Copy out each of the following items exactly as it appears.
··· GIVEN RECORDS ···
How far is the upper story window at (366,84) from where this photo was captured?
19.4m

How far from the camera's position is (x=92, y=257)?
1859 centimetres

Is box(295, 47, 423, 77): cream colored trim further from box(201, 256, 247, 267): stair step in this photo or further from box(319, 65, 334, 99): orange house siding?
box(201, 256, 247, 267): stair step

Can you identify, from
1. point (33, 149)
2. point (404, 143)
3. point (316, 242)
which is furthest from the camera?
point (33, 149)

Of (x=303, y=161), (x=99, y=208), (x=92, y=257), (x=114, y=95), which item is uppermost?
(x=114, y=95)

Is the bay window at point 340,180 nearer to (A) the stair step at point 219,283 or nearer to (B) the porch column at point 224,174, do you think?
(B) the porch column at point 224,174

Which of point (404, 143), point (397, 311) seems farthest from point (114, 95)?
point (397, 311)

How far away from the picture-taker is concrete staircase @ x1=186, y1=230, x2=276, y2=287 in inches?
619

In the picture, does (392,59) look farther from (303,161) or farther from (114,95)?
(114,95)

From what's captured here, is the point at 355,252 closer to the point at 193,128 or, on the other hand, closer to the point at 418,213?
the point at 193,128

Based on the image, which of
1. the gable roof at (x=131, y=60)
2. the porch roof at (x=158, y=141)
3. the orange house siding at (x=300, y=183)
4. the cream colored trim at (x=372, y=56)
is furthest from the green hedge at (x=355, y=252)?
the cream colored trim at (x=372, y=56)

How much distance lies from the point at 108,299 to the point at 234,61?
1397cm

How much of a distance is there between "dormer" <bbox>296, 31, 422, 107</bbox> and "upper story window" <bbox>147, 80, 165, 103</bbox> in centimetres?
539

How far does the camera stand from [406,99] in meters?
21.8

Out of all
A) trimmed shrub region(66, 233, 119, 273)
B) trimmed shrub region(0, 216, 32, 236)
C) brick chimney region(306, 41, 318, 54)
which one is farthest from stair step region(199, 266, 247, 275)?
···
### THE OUTPUT
How far is the upper story window at (366,84) from where this photo was captured?
19.4m

How far from the camera's position is (x=92, y=257)?
1859 centimetres

Is box(295, 47, 423, 77): cream colored trim further from box(201, 256, 247, 267): stair step in this photo or further from box(319, 65, 334, 99): orange house siding?
box(201, 256, 247, 267): stair step

Can you identify, from
1. point (33, 149)
2. point (404, 143)
3. point (316, 242)
which is furthest from the camera?
point (33, 149)

Of (x=303, y=161), (x=99, y=208), (x=92, y=257), (x=114, y=95), which item is uppermost?
(x=114, y=95)

Is the bay window at point 340,180 nearer to (A) the stair step at point 219,283 or nearer to (B) the porch column at point 224,174, do you think?
(B) the porch column at point 224,174

Which of point (404, 143), point (397, 311) seems farthest from point (114, 95)?
point (397, 311)

How far away from the picture-taker is concrete staircase @ x1=186, y1=230, x2=276, y2=287 in inches?
619

In the picture, does (392,59) look farther from (303,161) or farther from (114,95)?
(114,95)

From what's captured here, is the point at 355,252 closer to the point at 193,128 or, on the other hand, closer to the point at 418,213?
the point at 193,128

Based on the image, which of
1. the gable roof at (x=131, y=60)
2. the porch roof at (x=158, y=141)
3. the orange house siding at (x=300, y=183)
4. the cream colored trim at (x=372, y=56)
is furthest from the green hedge at (x=355, y=252)?
the cream colored trim at (x=372, y=56)

How much distance lies from the point at 108,299 to the point at 234,61?
1397cm

How much of a distance is there between "dormer" <bbox>296, 31, 422, 107</bbox> and "upper story window" <bbox>147, 80, 165, 103</bbox> in centimetres?
539

How far does the camera stand from [406,99] in meters?
21.8

Out of all
A) trimmed shrub region(66, 233, 119, 273)
B) trimmed shrub region(0, 216, 32, 236)
C) brick chimney region(306, 41, 318, 54)
which one is farthest from stair step region(199, 266, 247, 275)?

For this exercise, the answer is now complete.